Complete the following »
A) Please reproduce the passage of the Thomson financial excerpt starting at "Capital gain on" and ending at "from that date.".
B) Answer these from the Thomson financial excerpt:
(i) What amount of deferred tax assets had the Group recorded as of December 31, 2005?
(ii) Which note to the consolidated financial statements describes the actuarial assumptions?
(iii) On what date did Thomson enter into the transaction with TCL?

=== Source text ===

As of December 31, 2005, the Group has recorded a €162 million deferred tax liability and €379 million of deferred tax assets reflecting management’s estimates.

Post employment benefits

The Group’s determination of its pension and post-retirement benefits obligations and expense for defined benefit plans is dependent on the use of certain assumptions used by actuaries in calculating such amounts. These assumptions are described in Note 26 to our consolidated financial statements and include, among others, the discount rate, expected long-term rate of return on plan assets and annual rate of increase in future compensation levels. Our assumptions regarding pension and post-retirement benefits obligations include, among others, discount rates and rates of future increase in compensation and are based on actual historical experience and external data.

The assumptions regarding the expected long-term rate of return on plan assets are determined by taking into account, for each country where the Group has a plan, the distribution of investments and the long-term rate of return expected for each of its components. The capital markets experience fluctuations that cause downward/upward pressure and higher volatility. As a result, short-term valuation of related plan assets is decreasing/increasing, causing a corresponding increase/decrease of the present value of the pension and post-retirement obligation. While Thomson’s management believes that the assumptions used are appropriate, significant differences in actual experiences or significant changes in the assumptions may materially affect our pension and post-retirement benefits obligations under such plans and related future expense.

As of December 31, 2005 the post-employment benefits liability amounted to €939 million, while the present value of the obligation amounted to €1,112 million and the fair value of plan assets amounted to €183 million. For the year ended December 31, 2005, the Group recognized €52 million of expenses related to such liability.

Capital gain on exchange of non-monetary assets

On July 31, 2004, Thomson entered into a transaction with TCL, by which Thomson has contributed its TV manufacturing business to a new entity, TCL-Thomson Electronics (TTE), in exchange of a non-controlling interest in this entity. TCL had the control of TTE from that date.

=== Dataset records ===

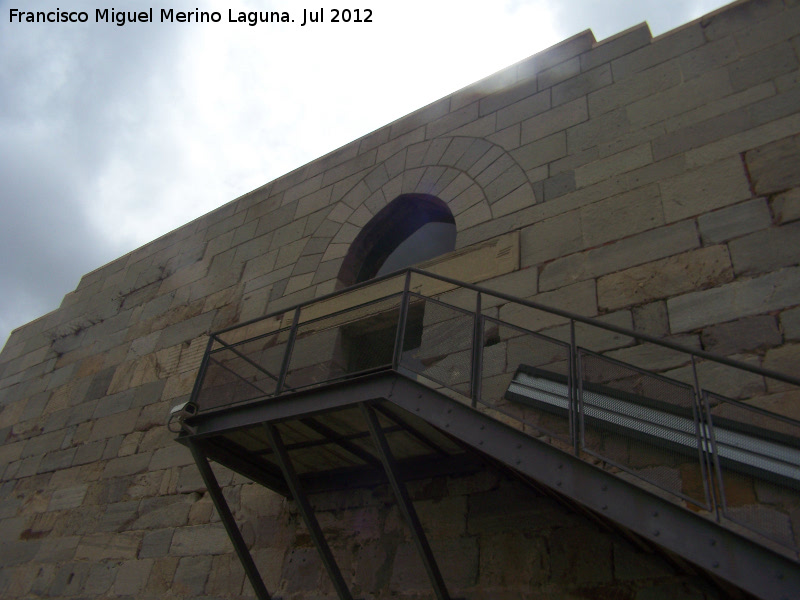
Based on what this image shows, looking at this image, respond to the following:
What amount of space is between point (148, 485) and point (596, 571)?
4921mm

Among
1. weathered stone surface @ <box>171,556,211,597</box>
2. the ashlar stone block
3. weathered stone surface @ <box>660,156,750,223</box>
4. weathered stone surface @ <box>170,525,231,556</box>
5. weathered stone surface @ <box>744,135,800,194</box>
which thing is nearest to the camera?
weathered stone surface @ <box>744,135,800,194</box>

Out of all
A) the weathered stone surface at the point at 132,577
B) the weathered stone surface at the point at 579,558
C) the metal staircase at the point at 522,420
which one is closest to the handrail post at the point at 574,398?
the metal staircase at the point at 522,420

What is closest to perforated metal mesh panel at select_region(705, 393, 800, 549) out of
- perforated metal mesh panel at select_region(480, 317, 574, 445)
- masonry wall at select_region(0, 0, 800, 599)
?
masonry wall at select_region(0, 0, 800, 599)

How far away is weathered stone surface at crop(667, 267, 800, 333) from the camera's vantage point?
13.8ft

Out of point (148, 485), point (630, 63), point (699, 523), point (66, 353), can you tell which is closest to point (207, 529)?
point (148, 485)

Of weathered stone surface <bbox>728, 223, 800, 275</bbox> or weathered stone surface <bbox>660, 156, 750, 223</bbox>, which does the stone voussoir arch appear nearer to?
weathered stone surface <bbox>660, 156, 750, 223</bbox>

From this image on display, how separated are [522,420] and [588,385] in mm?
430

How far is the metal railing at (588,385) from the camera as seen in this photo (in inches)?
128

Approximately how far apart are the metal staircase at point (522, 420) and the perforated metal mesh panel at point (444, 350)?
0.04 feet

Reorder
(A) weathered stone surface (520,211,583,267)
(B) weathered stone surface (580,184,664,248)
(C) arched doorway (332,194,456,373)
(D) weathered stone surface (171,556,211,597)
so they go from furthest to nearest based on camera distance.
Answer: (C) arched doorway (332,194,456,373)
(D) weathered stone surface (171,556,211,597)
(A) weathered stone surface (520,211,583,267)
(B) weathered stone surface (580,184,664,248)

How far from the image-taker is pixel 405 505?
4004 mm

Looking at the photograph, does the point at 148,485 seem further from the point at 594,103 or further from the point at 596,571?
the point at 594,103

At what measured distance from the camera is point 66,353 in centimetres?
996

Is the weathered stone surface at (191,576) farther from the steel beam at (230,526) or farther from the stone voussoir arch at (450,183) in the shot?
the stone voussoir arch at (450,183)
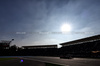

===

Complete answers »
A)
Capital gain on exchange of non-monetary assets

On July 31, 2004, Thomson entered into a transaction with TCL, by which Thomson has contributed its TV manufacturing business to a new entity, TCL-Thomson Electronics (TTE), in exchange of a non-controlling interest in this entity. TCL had the control of TTE from that date.

B)
(i) €379 million
(ii) Note 26
(iii) July 31, 2004